Quick Python Guide


Python is quite a big landscape, it can be intimidating to know how to manage projects.

Here is my ultra minimal Python setup. It only requires the installation of one non-standard tool.


Project Management

Install pyenv

Very often we want to have multiple versions of Python installed on our systems. For this I recommend pyenv.

If you are fine with the system Python you can skip this step.

On macos:

brew install pyenv

Others:

curl https://pyenv.run | bash

Update your .bashrc file to load pyenv:

export PYENV_ROOT="$HOME/.pyenv"
command -v pyenv >/dev/null || export PATH="$PYENV_ROOT/bin:$PATH"
eval "$(pyenv init -)"

Source your .bashrc to load the changes:

source ~/.bashrc

Getting Started

Lets create a new folder for our test project:

mkdir test-project
cd test-project

Lets use python 3.9. We can use pyenv to install it:

pyenv install 3.9.16

We can create a .python-version file in the project which will auto load and set us on 3.9 when we cd into this directory with:

pyenv local 3.9.16
cat .python-version

We can verify that we are using the correct python version:

python --version

Creating a virtualenv with venv

Before we can write code and install packages we need to create what’s called a virtualenv. In the Python world you can sorta think of this like a sandbox where anything you do in it is contained just in the virtual environment.

This will let us maintain separate versions of various packages if we need to.

Create the virtualenv:

python -m venv .venv

This creates a folder called .venv which contains our virtual environment. We can activate it with the following:

source .venv/bin/activate

Now all our python tools should be scoped to the virtualenv. Running:

which python

Should show that our python is being sourced by the .venv folder. If you ever want to break free from the virtual environment you can run:

deactivate

Using pip inside the virtual environment

Pip is used to install packages. It’s important to note that if you have not activated the virtual environment you will be using your global pip/python environment.

It is common to create a file called requirements.txt which contains our list of dependencies.

touch requirements.txt

Lets install numpy, so add the following to requirements.txt:

numpy==1.24.4

If you don’t care about the version you could just say numpy but I recommend freezing the deps then which I describe later in this document. Now we can install things to the virtual environment with:

pip install -r requirements.txt

We can validate that this worked by dropping into a python shell:

python

Now lets import numpy:

import numpy as np
exit()

Another way we can do this is by installing directly with pip, lets install a code formatter called black:

pip install black

The issue here though is if we want to pull the project down again we need to remember we installed this. We can leverage a command called pip freeze to export our environment back to the requirements.txt file.

Go ahead and run:

pip freeze

You’ll see it also dumps out the transitive dependencies we would like to install as well. To avoid polluting our main requirements.txt file I like to store the frozen deps in a different file, but that’s up to you:

pip freeze > requirements-frozen.txt

Using VS Code

If you use VS code things should just work out of the box. You need to open the project while the virtual environment is activated:

code .

The correct python version as well as the virtual environment should be shown at the bottom right. If you create a new python file called main.py you should be able to insert the following program:

import numpy as np
a = np.arange(15).reshape(3, 5)
print(a)

You should have auto complete setup automatically at this point.

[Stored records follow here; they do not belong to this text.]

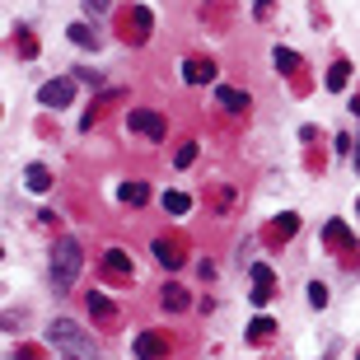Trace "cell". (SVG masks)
Wrapping results in <instances>:
<instances>
[{
  "label": "cell",
  "mask_w": 360,
  "mask_h": 360,
  "mask_svg": "<svg viewBox=\"0 0 360 360\" xmlns=\"http://www.w3.org/2000/svg\"><path fill=\"white\" fill-rule=\"evenodd\" d=\"M164 211L169 215H187L192 211V197H187V192H164Z\"/></svg>",
  "instance_id": "cell-14"
},
{
  "label": "cell",
  "mask_w": 360,
  "mask_h": 360,
  "mask_svg": "<svg viewBox=\"0 0 360 360\" xmlns=\"http://www.w3.org/2000/svg\"><path fill=\"white\" fill-rule=\"evenodd\" d=\"M66 38H70V42H80V47H98V38H94V33H89L84 24H70V33H66Z\"/></svg>",
  "instance_id": "cell-21"
},
{
  "label": "cell",
  "mask_w": 360,
  "mask_h": 360,
  "mask_svg": "<svg viewBox=\"0 0 360 360\" xmlns=\"http://www.w3.org/2000/svg\"><path fill=\"white\" fill-rule=\"evenodd\" d=\"M75 98V80H47L42 84V103L47 108H70Z\"/></svg>",
  "instance_id": "cell-4"
},
{
  "label": "cell",
  "mask_w": 360,
  "mask_h": 360,
  "mask_svg": "<svg viewBox=\"0 0 360 360\" xmlns=\"http://www.w3.org/2000/svg\"><path fill=\"white\" fill-rule=\"evenodd\" d=\"M80 267H84V248L75 234H61L52 243V267H47V281H52L56 295H66L75 281H80Z\"/></svg>",
  "instance_id": "cell-1"
},
{
  "label": "cell",
  "mask_w": 360,
  "mask_h": 360,
  "mask_svg": "<svg viewBox=\"0 0 360 360\" xmlns=\"http://www.w3.org/2000/svg\"><path fill=\"white\" fill-rule=\"evenodd\" d=\"M89 314H94V319H112V300H108L103 290H94L89 295Z\"/></svg>",
  "instance_id": "cell-18"
},
{
  "label": "cell",
  "mask_w": 360,
  "mask_h": 360,
  "mask_svg": "<svg viewBox=\"0 0 360 360\" xmlns=\"http://www.w3.org/2000/svg\"><path fill=\"white\" fill-rule=\"evenodd\" d=\"M117 197L127 201V206H146V201H150V187L131 178V183H122V187H117Z\"/></svg>",
  "instance_id": "cell-11"
},
{
  "label": "cell",
  "mask_w": 360,
  "mask_h": 360,
  "mask_svg": "<svg viewBox=\"0 0 360 360\" xmlns=\"http://www.w3.org/2000/svg\"><path fill=\"white\" fill-rule=\"evenodd\" d=\"M150 253H155V262H164L169 271H178V267H183V253H178V248H174L169 239H155V243H150Z\"/></svg>",
  "instance_id": "cell-8"
},
{
  "label": "cell",
  "mask_w": 360,
  "mask_h": 360,
  "mask_svg": "<svg viewBox=\"0 0 360 360\" xmlns=\"http://www.w3.org/2000/svg\"><path fill=\"white\" fill-rule=\"evenodd\" d=\"M356 211H360V201H356Z\"/></svg>",
  "instance_id": "cell-26"
},
{
  "label": "cell",
  "mask_w": 360,
  "mask_h": 360,
  "mask_svg": "<svg viewBox=\"0 0 360 360\" xmlns=\"http://www.w3.org/2000/svg\"><path fill=\"white\" fill-rule=\"evenodd\" d=\"M164 356H169L164 333H141L136 337V360H164Z\"/></svg>",
  "instance_id": "cell-5"
},
{
  "label": "cell",
  "mask_w": 360,
  "mask_h": 360,
  "mask_svg": "<svg viewBox=\"0 0 360 360\" xmlns=\"http://www.w3.org/2000/svg\"><path fill=\"white\" fill-rule=\"evenodd\" d=\"M347 80H351V66H347V61H337V66L328 70V89L342 94V89H347Z\"/></svg>",
  "instance_id": "cell-16"
},
{
  "label": "cell",
  "mask_w": 360,
  "mask_h": 360,
  "mask_svg": "<svg viewBox=\"0 0 360 360\" xmlns=\"http://www.w3.org/2000/svg\"><path fill=\"white\" fill-rule=\"evenodd\" d=\"M295 229H300V215H295V211H285V215H276V239H290Z\"/></svg>",
  "instance_id": "cell-20"
},
{
  "label": "cell",
  "mask_w": 360,
  "mask_h": 360,
  "mask_svg": "<svg viewBox=\"0 0 360 360\" xmlns=\"http://www.w3.org/2000/svg\"><path fill=\"white\" fill-rule=\"evenodd\" d=\"M215 103L229 108V112H243V108H248V94H243V89H229V84H220V89H215Z\"/></svg>",
  "instance_id": "cell-10"
},
{
  "label": "cell",
  "mask_w": 360,
  "mask_h": 360,
  "mask_svg": "<svg viewBox=\"0 0 360 360\" xmlns=\"http://www.w3.org/2000/svg\"><path fill=\"white\" fill-rule=\"evenodd\" d=\"M84 5H89L94 14H103V10H108V0H84Z\"/></svg>",
  "instance_id": "cell-25"
},
{
  "label": "cell",
  "mask_w": 360,
  "mask_h": 360,
  "mask_svg": "<svg viewBox=\"0 0 360 360\" xmlns=\"http://www.w3.org/2000/svg\"><path fill=\"white\" fill-rule=\"evenodd\" d=\"M24 183H28V192H47V183H52V174H47V169H42V164H28Z\"/></svg>",
  "instance_id": "cell-13"
},
{
  "label": "cell",
  "mask_w": 360,
  "mask_h": 360,
  "mask_svg": "<svg viewBox=\"0 0 360 360\" xmlns=\"http://www.w3.org/2000/svg\"><path fill=\"white\" fill-rule=\"evenodd\" d=\"M103 271L108 276H131V257L122 253V248H108L103 253Z\"/></svg>",
  "instance_id": "cell-9"
},
{
  "label": "cell",
  "mask_w": 360,
  "mask_h": 360,
  "mask_svg": "<svg viewBox=\"0 0 360 360\" xmlns=\"http://www.w3.org/2000/svg\"><path fill=\"white\" fill-rule=\"evenodd\" d=\"M183 80L187 84H211L215 80V66L206 61V56H187V61H183Z\"/></svg>",
  "instance_id": "cell-6"
},
{
  "label": "cell",
  "mask_w": 360,
  "mask_h": 360,
  "mask_svg": "<svg viewBox=\"0 0 360 360\" xmlns=\"http://www.w3.org/2000/svg\"><path fill=\"white\" fill-rule=\"evenodd\" d=\"M187 300H192V295H187L183 285H164V309H174V314H178V309H187Z\"/></svg>",
  "instance_id": "cell-17"
},
{
  "label": "cell",
  "mask_w": 360,
  "mask_h": 360,
  "mask_svg": "<svg viewBox=\"0 0 360 360\" xmlns=\"http://www.w3.org/2000/svg\"><path fill=\"white\" fill-rule=\"evenodd\" d=\"M356 360H360V356H356Z\"/></svg>",
  "instance_id": "cell-27"
},
{
  "label": "cell",
  "mask_w": 360,
  "mask_h": 360,
  "mask_svg": "<svg viewBox=\"0 0 360 360\" xmlns=\"http://www.w3.org/2000/svg\"><path fill=\"white\" fill-rule=\"evenodd\" d=\"M271 333H276V323H271V319H253V323H248V342H257V347H262Z\"/></svg>",
  "instance_id": "cell-15"
},
{
  "label": "cell",
  "mask_w": 360,
  "mask_h": 360,
  "mask_svg": "<svg viewBox=\"0 0 360 360\" xmlns=\"http://www.w3.org/2000/svg\"><path fill=\"white\" fill-rule=\"evenodd\" d=\"M47 342H52L61 356H70V360H94L98 356V347L89 342V333H84L75 319H52L47 323Z\"/></svg>",
  "instance_id": "cell-2"
},
{
  "label": "cell",
  "mask_w": 360,
  "mask_h": 360,
  "mask_svg": "<svg viewBox=\"0 0 360 360\" xmlns=\"http://www.w3.org/2000/svg\"><path fill=\"white\" fill-rule=\"evenodd\" d=\"M271 61H276V70H285V75H295V70L304 66V56H295L290 47H276V52H271Z\"/></svg>",
  "instance_id": "cell-12"
},
{
  "label": "cell",
  "mask_w": 360,
  "mask_h": 360,
  "mask_svg": "<svg viewBox=\"0 0 360 360\" xmlns=\"http://www.w3.org/2000/svg\"><path fill=\"white\" fill-rule=\"evenodd\" d=\"M146 28H150V10H131V42H146Z\"/></svg>",
  "instance_id": "cell-19"
},
{
  "label": "cell",
  "mask_w": 360,
  "mask_h": 360,
  "mask_svg": "<svg viewBox=\"0 0 360 360\" xmlns=\"http://www.w3.org/2000/svg\"><path fill=\"white\" fill-rule=\"evenodd\" d=\"M309 304H314V309L328 304V285H319V281H314V285H309Z\"/></svg>",
  "instance_id": "cell-23"
},
{
  "label": "cell",
  "mask_w": 360,
  "mask_h": 360,
  "mask_svg": "<svg viewBox=\"0 0 360 360\" xmlns=\"http://www.w3.org/2000/svg\"><path fill=\"white\" fill-rule=\"evenodd\" d=\"M271 285H276V276H271V271L257 262V267H253V295H248V300L262 309V304H267V295H271Z\"/></svg>",
  "instance_id": "cell-7"
},
{
  "label": "cell",
  "mask_w": 360,
  "mask_h": 360,
  "mask_svg": "<svg viewBox=\"0 0 360 360\" xmlns=\"http://www.w3.org/2000/svg\"><path fill=\"white\" fill-rule=\"evenodd\" d=\"M192 160H197V146L187 141V146H183V150H178V155H174V169H187V164H192Z\"/></svg>",
  "instance_id": "cell-22"
},
{
  "label": "cell",
  "mask_w": 360,
  "mask_h": 360,
  "mask_svg": "<svg viewBox=\"0 0 360 360\" xmlns=\"http://www.w3.org/2000/svg\"><path fill=\"white\" fill-rule=\"evenodd\" d=\"M328 243H342V248H347V229H342V220H333V225H328Z\"/></svg>",
  "instance_id": "cell-24"
},
{
  "label": "cell",
  "mask_w": 360,
  "mask_h": 360,
  "mask_svg": "<svg viewBox=\"0 0 360 360\" xmlns=\"http://www.w3.org/2000/svg\"><path fill=\"white\" fill-rule=\"evenodd\" d=\"M127 127H131L136 136H146V141H164V131H169V122H164L155 108H131V112H127Z\"/></svg>",
  "instance_id": "cell-3"
}]
</instances>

Common tools and libraries

Code formatting

I recommend using black. You can install/use it with:

pip install black
black .

Don’t forget to freeze it in your requirements file!


Linting

I like ruff. You can install/use it with:

pip install ruff
ruff .

Don’t forget to freeze it in your requirements file!


Tests

I recommend pytest. Install it with:

pip install pytest
mkdir test
touch test/my_test.py

Inside my_test.py add:

def test_failure():
    assert False

Now you can run:

pytest

And you should see failures.

Adding src paths

Let say you had the following code in src/main.py:

def add_one(x):
    return x + 1

Now lets say we had the following test in test/test_main.py:

from main import add_one

def test_add_one():
    assert add_one(1) == 2

You’ll notice that the import fails to resolve. Historically in Python you would need to update the PYTHONPATH environment variable to fix the path issues. As of pytest v7+ you can now use a pyproject.toml file in your project root to accomplish this.

touch pyproject.toml

And inside put:

[tool.pytest.ini_options]
pythonpath = [
  "src"
]

Now pytest should work.


Typechecking

Lets use mypy to test do typechecking. VS Code ships with its own which works well but here’s how we can check things via the CLI:

pip install mypy

Lets add this function to our main.py file:

def type_checker_fail() -> int:
    return "Hello World"

Now run:

mypy .

And you should see the type error.


Debugging

Python ships with a library called pdb, you can use it in your code like:

import pdb; pdb.set_trace()

Now just run your code and you’ll drop into the debugger when you hit the trace point.